Elle est une artiste qui vit le monde, qui l’observe, le saisit. Finalement la photographie ne sert qu’à rencontrer des gens, s’imprégner de son environnement. Le choix des photographies qu’elle va monter ne vient que dans un second, un troisième ou un quatrième temps. Cela infuse, elle remet constamment ses choix en question, tout est toujours incertain. Mais quand le choix est fait, il est définitif et c’est comme s’il s’était imposé à elle.
Peu de photographes fonctionnent ainsi. Plus encore que l’émotion, il s’agit de toucher notre humanité commune. En regard des millions de clichés que le musée conserve, issus des mondes amateurs ou professionnels, des commandes ou de la seule volonté de se souvenir, à caractère illustratif ou à démarche plasticienne, Laurence propose une photographie radicalement différente, vaporeuse et artificielle à première vue mais au contraire, ô combien profonde et investie.
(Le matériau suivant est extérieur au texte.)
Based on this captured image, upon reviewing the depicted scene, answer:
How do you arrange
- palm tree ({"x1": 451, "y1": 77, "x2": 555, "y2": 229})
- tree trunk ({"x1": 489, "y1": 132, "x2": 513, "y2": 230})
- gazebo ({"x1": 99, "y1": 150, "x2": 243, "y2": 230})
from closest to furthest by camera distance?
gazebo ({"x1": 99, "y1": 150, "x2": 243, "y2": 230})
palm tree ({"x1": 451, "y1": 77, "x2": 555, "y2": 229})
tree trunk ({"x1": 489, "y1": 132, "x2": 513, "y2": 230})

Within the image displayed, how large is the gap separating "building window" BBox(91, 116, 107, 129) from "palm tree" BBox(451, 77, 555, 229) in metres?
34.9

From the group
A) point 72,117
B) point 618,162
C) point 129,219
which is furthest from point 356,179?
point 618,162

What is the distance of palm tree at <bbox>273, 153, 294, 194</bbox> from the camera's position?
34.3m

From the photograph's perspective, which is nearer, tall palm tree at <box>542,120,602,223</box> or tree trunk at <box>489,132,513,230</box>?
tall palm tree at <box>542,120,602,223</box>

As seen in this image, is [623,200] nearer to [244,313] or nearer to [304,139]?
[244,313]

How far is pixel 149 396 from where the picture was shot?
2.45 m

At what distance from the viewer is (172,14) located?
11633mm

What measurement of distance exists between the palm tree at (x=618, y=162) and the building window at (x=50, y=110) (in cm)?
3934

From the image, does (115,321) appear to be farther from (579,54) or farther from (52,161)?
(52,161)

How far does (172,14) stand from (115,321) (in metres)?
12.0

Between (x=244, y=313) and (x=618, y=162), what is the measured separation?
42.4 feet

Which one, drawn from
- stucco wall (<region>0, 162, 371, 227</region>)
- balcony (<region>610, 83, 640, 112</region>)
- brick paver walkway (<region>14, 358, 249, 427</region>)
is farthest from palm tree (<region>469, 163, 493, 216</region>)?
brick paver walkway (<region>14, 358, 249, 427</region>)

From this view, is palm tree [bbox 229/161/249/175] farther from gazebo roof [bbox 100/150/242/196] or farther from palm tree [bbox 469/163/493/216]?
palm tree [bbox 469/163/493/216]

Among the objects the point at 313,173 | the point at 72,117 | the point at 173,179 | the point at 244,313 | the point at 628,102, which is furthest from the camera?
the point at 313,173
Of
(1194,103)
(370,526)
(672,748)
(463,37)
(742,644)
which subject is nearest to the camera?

Lorsque l’on s’intéresse au travail de Laurence Leblanc, les séries semblent disparates, incohérentes entre elles. Pour l’exposition, nous avons « mélangé » les séries et laissé peu de place aux textes. L’accrochage s’emploie à montrer qu’au contraire l’œuvre est cohérente : il s’agit de laisser parler les photographies et faire ressentir le fil rouge de son œuvre. Malgré les guerres, les génocides et les drames, la vie, l’humanité, la volonté de (re)construire et de créer des liens subsistent encore.
Exposition temporaire 'Laurence Leblanc Où subsiste encore'. Musée Nicéphore Niépce, 28 quai des Messageries à Chalon-sur-Saône - Ouvert tous les jours sauf le mardi et les jours fériés, horaires juillet/août : 10h à 13h et de 14h à 18h.